# Texto
================
Jenson trabalha sobre o assunto, ou como o próprio autor define “o fenômeno” Espírito em cinco blocos: introdução; no primeiro bloco trata sobre O Espírito que falou pelos profetas (onde define o Espírito da sua atuação no Antigo Testamento, no Novo Testamento e através dos credos); no segundo bloco ele propõe sua soteriologia pneumatológica (tratando da graça, justificação e predestinação); no terceiro bloco o autor fala do discurso (palavra) sobre o Espírito como auto-interpretação da igreja (propõe uma cristologia eclesial e trabalha o tema Espírito e seu relacionamento com Deus, com a letra, com a palavra e com a historia), e no ultimo bloco trata do Espírito Cósmico (a sua universalidade onde trabalha a lógica da pneumatologia cósmica, a liberdade da historia, a espontaneidade do processo natural culminando na beleza de todas as coisas).

INTRODUÇÃO
Jenson define o Espírito como fenômeno universal na experiência humana e universalmente observado, ou seja, na palavra de Jenson o espírito é autotranscendência ; a vivacidade de toda vida é justamente sua origem e seu fim de além de si própria. Com isso o Espírito é um ser pessoal, criativo, participativo, presente para o outro e no outro e o deixa como é. O Espírito interfere na vida, a humanidade é Espírito.
Dessa forma nenhum modo de vida humana está tão preso à tradição ou entorpecido que não seja um vento soprado a nós por nós, para escapar da própria apreensão e que não experimentamos isso em nós mesmos.
De forma, Jenson afirma Deus se for o Deus dos vivos e não dos mortos, deve ser espírito tão certamente que todos os demais espíritos são, diante dEle, não-espírito, “carne” (Is 31.3). O fato de que nós também somos espíritos torna possível que Deus esteja presente conosco como espírito. É fundamental salientar que na Escritura Deus seria Deus mesmo que não houvesse outros espíritos e que a realidade deste Deus como espírito constitui justamente essa independência.
Jenson diz que, ao falar a uma congregação sobre Deus, enfrentaremos mais cedo ou mais tarde a pergunta em relação a importância ao ‘Espírito’, e, ao aprofundarmos nisso, descobriremos que o que se quer de fato é uma análise da experiência religiosa, um empreendimento que, em si, é perfeitamente legítimo e necessário.
================
# Tarefas a realizar
- A) De acordo com o texto, o que Jenson propõe no segundo bloco?
- B) Por favor, reproduza literalmente o trecho do texto desde "Jenson trabalha sobre" até "todas as coisas).", incluindo este último.

# Material fornecido
================
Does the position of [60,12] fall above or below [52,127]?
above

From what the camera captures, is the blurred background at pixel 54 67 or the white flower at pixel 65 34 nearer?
================
# Conjunto de respostas
- A) Sua soteriologia pneumatológica, tratando da graça, da justificação e da predestinação.

- B)
Jenson trabalha sobre o assunto, ou como o próprio autor define “o fenômeno” Espírito em cinco blocos: introdução; no primeiro bloco trata sobre O Espírito que falou pelos profetas (onde define o Espírito da sua atuação no Antigo Testamento, no Novo Testamento e através dos credos); no segundo bloco ele propõe sua soteriologia pneumatológica (tratando da graça, justificação e predestinação); no terceiro bloco o autor fala do discurso (palavra) sobre o Espírito como auto-interpretação da igreja (propõe uma cristologia eclesial e trabalha o tema Espírito e seu relacionamento com Deus, com a letra, com a palavra e com a historia), e no ultimo bloco trata do Espírito Cósmico (a sua universalidade onde trabalha a lógica da pneumatologia cósmica, a liberdade da historia, a espontaneidade do processo natural culminando na beleza de todas as coisas).